TÂCHE A: Restituez tel quel le passage de l'extrait sur Reclus et le chemin de fer, de « Parmi eux, Elisée » jusqu'à « du centre [...]. ».

EXTRAIT:
De nombreuses illustrations en sont données par ces trois géographes,
étayées par l'utilisation de recensements de population. Le chemin de fer
marque pour eux l'apparition d'un processus de sélection géographique, d'un
renforcement des inégalités entre les n?uds de la trame urbaine. Leur
contribution commune repose d'abord sur le lien qu'ils établissent entre
l'organisation de la trame urbaine et le rythme des communications.
Parmi eux, Elisée Reclus (1830-1905) se situe à la charnière entre pensée
utopique et principe de réalité. Certains textes consacrés au chemin de fer
et à l'électricité sont très proches des raisonnements des saint-simoniens
des années 1830 : le rétrécissement de la planète, qui s'effectue dans un
rapport mathématique avec l'accroissement de la vitesse est rendu possible
non seulement par la traction à vapeur mais aussi par le télégraphe
électrique, qui irrigue les territoires d'un véritable « système nerveux »
(1894). Il en est de même au niveau national : « Grâce aux moyens accélérés
de communication, la France s'est rétrécie, pour ainsi dire ; pendant
chaque année du siècle, les extrémités se sont rapprochées du centre [...].
Au point de vue des distances, le territoire est donc sept fois moins long
et sept fois moins large qu'il ne l'était il y a deux générations. » (1877,
p. 893). La mobilité généralisée, des hommes comme de l'information,
devient synonyme d'ubiquité : « les populations des villes, - non celles
des campagnes écartées pour lesquelles les distances n'ont diminué que dans
une moindre mesure,- se sont non seulement rapprochées de fait, elles
vivent aussi d'une vie commune, grâce à l'échange incessant des livres, des
journaux, des lettres, des télégrammes ; elles acquièrent ainsi une sorte
d'ubiquité. » (1877, p. 893-894). Elle permet d'envisager l'union des
peuples et le brassage des races, à l'échelle de la planète : « l'humanité
se fait une » (1894).
Cependant, comme l'allusion ci-dessus aux campagnes reculées le suggère, la
vision d'un phénomène égalitaire s'efface dans les analyses consacrées à
l'évolution de la trame des lieux de peuplement. Reclus n'adhère pas aux
courants socialistes ou anarchistes qui dénoncent les méfaits de la grande
ville et préconisent sa dissolution. Associant la ville à la civilisation
et au progrès, il décrit et analyse la croissance sans précédent des très
grandes villes afin de mieux l'accompagner (1895). Dans cette analyse, les
moyens de communication tiennent une place centrale. Tout comme dans les
écrits de Jean Reynaud, le rythme des déplacements est étroitement associé
aux régularités de la trame urbaine : c'est « le pas du voyageur » et la
distance couverte en une journée qui ont réglé l'espacement entre les
villes. Les grandes villes sont perçues comme des étapes pour le voyageur à
cheval et pour le piéton ; elles s'accroissent « en raison du temps de
séjour » tandis que les petites villes, situées à mi-chemin, servent de
simple halte pour le marcheur (1877, 1895). Le chemin de fer bouleverse ces
régularités car, en introduisant de fortes différences d'accessibilité
entre les villes, il entraîne une déformation sans précédent de la trame
urbaine, au profit des n?uds majeurs. A l'échelle locale, il permet leur
déconcentration vers les campagnes proches, grâce aux tramways et chemins
de fer urbains : « Londres, aussi dense que soient ses quartiers centraux,
est un merveilleux exemple de cette dispersion de la population urbaine à
travers champs et forêts sur plus de cent kilomètres à la ronde. » (1895).

ENTRÉES FOURNIES:
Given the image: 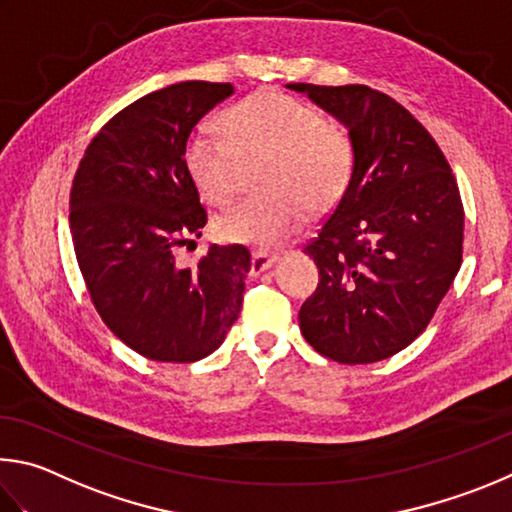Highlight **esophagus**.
Listing matches in <instances>:
<instances>
[{
    "instance_id": "esophagus-1",
    "label": "esophagus",
    "mask_w": 512,
    "mask_h": 512,
    "mask_svg": "<svg viewBox=\"0 0 512 512\" xmlns=\"http://www.w3.org/2000/svg\"><path fill=\"white\" fill-rule=\"evenodd\" d=\"M274 261H276L274 254H267V251H254V254H251V272L261 274L265 270H270Z\"/></svg>"
}]
</instances>
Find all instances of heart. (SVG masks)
I'll list each match as a JSON object with an SVG mask.
<instances>
[{
	"mask_svg": "<svg viewBox=\"0 0 512 512\" xmlns=\"http://www.w3.org/2000/svg\"><path fill=\"white\" fill-rule=\"evenodd\" d=\"M224 137L197 130L184 143L186 175L204 202L233 195L238 164L263 161L256 188L265 195L222 213L215 229L238 245L270 249L288 240L306 211H328L353 175V139L344 123L281 92H258L220 116Z\"/></svg>",
	"mask_w": 512,
	"mask_h": 512,
	"instance_id": "heart-1",
	"label": "heart"
}]
</instances>
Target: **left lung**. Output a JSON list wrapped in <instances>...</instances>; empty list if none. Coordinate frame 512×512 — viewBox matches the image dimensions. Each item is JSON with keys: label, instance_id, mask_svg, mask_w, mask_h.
Listing matches in <instances>:
<instances>
[{"label": "left lung", "instance_id": "1", "mask_svg": "<svg viewBox=\"0 0 512 512\" xmlns=\"http://www.w3.org/2000/svg\"><path fill=\"white\" fill-rule=\"evenodd\" d=\"M344 123L353 175L306 254L319 285L299 310L306 342L339 364L407 348L432 321L463 254L456 179L423 125L366 85H285Z\"/></svg>", "mask_w": 512, "mask_h": 512}]
</instances>
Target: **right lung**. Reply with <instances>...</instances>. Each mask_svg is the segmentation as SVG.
<instances>
[{
	"label": "right lung",
	"instance_id": "right-lung-1",
	"mask_svg": "<svg viewBox=\"0 0 512 512\" xmlns=\"http://www.w3.org/2000/svg\"><path fill=\"white\" fill-rule=\"evenodd\" d=\"M231 94V83L186 80L139 98L92 139L71 186V240L89 297L105 326L148 360H202L240 315L247 247L211 245L193 267L175 258L206 224L184 143Z\"/></svg>",
	"mask_w": 512,
	"mask_h": 512
}]
</instances>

TÂCHE B: Dans les entrées, veuillez substituer « Respond with » à « Reply with » sur le passage allant de la ligne qui contient « Target: **right lung**. » jusqu'à la fin des entrées, puis redonnez uniquement ce passage, sans rien y changer d'autre.

RÉSULTAT A:
Parmi eux, Elisée Reclus (1830-1905) se situe à la charnière entre pensée
utopique et principe de réalité. Certains textes consacrés au chemin de fer
et à l'électricité sont très proches des raisonnements des saint-simoniens
des années 1830 : le rétrécissement de la planète, qui s'effectue dans un
rapport mathématique avec l'accroissement de la vitesse est rendu possible
non seulement par la traction à vapeur mais aussi par le télégraphe
électrique, qui irrigue les territoires d'un véritable « système nerveux »
(1894). Il en est de même au niveau national : « Grâce aux moyens accélérés
de communication, la France s'est rétrécie, pour ainsi dire ; pendant
chaque année du siècle, les extrémités se sont rapprochées du centre [...].

RÉSULTAT B:
Target: **right lung**. Respond with <instances>...</instances>. Each mask_svg is the segmentation as SVG.
<instances>
[{
	"label": "right lung",
	"instance_id": "right-lung-1",
	"mask_svg": "<svg viewBox=\"0 0 512 512\" xmlns=\"http://www.w3.org/2000/svg\"><path fill=\"white\" fill-rule=\"evenodd\" d=\"M231 94V83L186 80L139 98L92 139L71 186V240L89 297L105 326L148 360H202L240 315L247 247L211 245L193 267L175 258L206 224L184 143Z\"/></svg>",
	"mask_w": 512,
	"mask_h": 512
}]
</instances>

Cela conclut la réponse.